Luckily, Rainier had never heard of the Lancashire singing star.
In 1954 Kelly won the lead role in the film of Clifford Odets's
The Country Girl
opposite Crosby and Holden. It was an unglamorous part as the neglected
wife of an alcoholic, but her degradations earned her an Oscar, beating
off Judy Garland, also nominated for
A Star is Born.
It is likely that the new Dahan film focuses on the least exciting
period of Kelly's life – a time when protocol overrode ambition. The
storyline charts the political pressure the French government put on
Rainier and Kelly's decision not to take the lead role in Hitchcock's
Marnie, leaving the way open for newcomer Tippi Hedren to star.
Last week Kidman said she understood why Kelly's three children had spoken out against the film.
"It's a child's job to protect their parent," she said. "In that
regard, I get it. I get why the children are upset." She added: "It's
not meant to be a biopic. I certainly did my best to honour everything
that was real and truthful in it."
Kidman said she felt Kelly had to play the part of a princess.
Adopting a new regal identity, she took up the charitable life,
promoting the Red Cross with a starry annual ball in Monaco and hosting
Christmas parties for local children. Yet she was always flanked by the
press, as is shown in a poignant picture of her arriving at the Cannes film festival
for a Hitchcock tribute two years before her death. "The freedom of the
press works in such a way that there is not much freedom from it," she
once said.
She died in a car accident on a dangerous coastal road in 1982,
suffering a stroke and losing control of the vehicle, which spun and
plunged down a 45ft drop. Younger daughter Princess Stéphanie was in the
car but survived with minor injuries. The funeral of her mother was
watched by 100 million people on television.

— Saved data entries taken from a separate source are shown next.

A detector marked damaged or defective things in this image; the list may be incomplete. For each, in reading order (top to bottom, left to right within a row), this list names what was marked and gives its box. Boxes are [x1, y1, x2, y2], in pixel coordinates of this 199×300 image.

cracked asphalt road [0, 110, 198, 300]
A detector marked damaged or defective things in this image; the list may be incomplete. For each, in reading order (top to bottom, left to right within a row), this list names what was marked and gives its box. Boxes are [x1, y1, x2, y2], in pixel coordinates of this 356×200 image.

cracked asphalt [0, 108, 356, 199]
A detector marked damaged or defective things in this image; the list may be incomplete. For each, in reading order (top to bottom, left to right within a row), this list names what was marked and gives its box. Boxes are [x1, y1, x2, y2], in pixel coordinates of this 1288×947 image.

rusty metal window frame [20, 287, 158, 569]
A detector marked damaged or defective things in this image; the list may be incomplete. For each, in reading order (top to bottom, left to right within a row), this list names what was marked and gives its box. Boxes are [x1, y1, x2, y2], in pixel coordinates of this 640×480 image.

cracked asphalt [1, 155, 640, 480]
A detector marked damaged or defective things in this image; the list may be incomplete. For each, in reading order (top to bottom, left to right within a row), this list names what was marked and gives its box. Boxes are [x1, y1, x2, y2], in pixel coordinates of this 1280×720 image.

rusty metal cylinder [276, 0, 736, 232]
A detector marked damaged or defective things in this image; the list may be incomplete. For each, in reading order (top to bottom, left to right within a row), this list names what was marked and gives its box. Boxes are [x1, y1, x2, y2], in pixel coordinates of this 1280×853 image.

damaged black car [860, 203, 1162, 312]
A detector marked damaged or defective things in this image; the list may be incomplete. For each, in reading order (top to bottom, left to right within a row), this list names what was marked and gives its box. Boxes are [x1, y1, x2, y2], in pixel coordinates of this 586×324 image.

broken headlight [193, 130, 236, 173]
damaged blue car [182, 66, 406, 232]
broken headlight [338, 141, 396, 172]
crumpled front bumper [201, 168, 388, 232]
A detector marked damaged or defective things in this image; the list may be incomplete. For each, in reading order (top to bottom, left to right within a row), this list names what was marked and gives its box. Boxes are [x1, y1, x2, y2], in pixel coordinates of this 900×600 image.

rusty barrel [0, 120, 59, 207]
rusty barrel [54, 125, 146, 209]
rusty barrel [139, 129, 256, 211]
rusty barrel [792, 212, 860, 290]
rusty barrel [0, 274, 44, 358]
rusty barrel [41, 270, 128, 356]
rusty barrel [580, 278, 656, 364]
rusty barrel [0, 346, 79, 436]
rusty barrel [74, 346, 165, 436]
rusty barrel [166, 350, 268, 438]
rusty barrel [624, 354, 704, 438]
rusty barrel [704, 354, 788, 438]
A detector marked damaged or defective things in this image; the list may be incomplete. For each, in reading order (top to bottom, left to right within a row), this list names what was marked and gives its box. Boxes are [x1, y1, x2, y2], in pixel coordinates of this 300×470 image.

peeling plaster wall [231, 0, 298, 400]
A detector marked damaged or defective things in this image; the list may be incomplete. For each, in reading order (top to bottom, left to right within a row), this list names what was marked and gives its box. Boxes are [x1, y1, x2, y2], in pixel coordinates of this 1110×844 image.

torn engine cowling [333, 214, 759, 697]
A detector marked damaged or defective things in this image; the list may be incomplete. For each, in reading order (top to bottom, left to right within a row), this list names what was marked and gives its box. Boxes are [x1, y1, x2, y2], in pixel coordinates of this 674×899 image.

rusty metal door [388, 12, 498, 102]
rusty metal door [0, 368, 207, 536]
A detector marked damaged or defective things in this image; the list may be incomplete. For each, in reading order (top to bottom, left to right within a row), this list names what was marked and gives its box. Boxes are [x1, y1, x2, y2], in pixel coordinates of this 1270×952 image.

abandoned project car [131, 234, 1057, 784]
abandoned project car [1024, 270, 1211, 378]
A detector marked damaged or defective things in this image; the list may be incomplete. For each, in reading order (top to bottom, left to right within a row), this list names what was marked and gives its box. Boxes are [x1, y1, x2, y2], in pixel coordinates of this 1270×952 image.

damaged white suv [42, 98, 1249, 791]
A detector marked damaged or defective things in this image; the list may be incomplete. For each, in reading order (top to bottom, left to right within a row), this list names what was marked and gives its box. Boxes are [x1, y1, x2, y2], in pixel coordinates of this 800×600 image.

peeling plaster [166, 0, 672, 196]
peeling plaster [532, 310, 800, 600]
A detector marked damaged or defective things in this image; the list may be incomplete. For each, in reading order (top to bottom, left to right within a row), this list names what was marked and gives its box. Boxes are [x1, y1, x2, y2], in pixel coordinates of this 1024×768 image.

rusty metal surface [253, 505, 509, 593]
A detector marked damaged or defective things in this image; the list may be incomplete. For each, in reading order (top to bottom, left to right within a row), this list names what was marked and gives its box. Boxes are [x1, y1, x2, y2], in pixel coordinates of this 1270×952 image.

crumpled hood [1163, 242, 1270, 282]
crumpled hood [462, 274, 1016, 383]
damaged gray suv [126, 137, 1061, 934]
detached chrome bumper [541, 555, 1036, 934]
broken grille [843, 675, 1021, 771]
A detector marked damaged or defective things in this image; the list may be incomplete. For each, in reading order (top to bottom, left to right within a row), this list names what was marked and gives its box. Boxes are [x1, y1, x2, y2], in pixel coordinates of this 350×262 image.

There is, of course, a fashion legacy, celebrated four years ago at the Victoria & Albert Museum in an exhibition, Grace Kelly: Style Icon. But more than the ubiquitous Hermès Kelly bags, and a "look" described by
Women's Wear Daily
in 1955 as "a fresh type of natural glamour", the actress's real
achievement may be the careful transition from screen goddess to staid
princess. She went convincingly from a co-star about whom Cary Grant
once said: "With all due respect to Ingrid Bergman, I much preferred
Grace. She had serenity," to an official and public Serene Highness.
• This article was amended on 16 May
2014. An earlier version said that Rita Hayworth became the wife of the
Aga Khan, rather than Prince Aly Khan.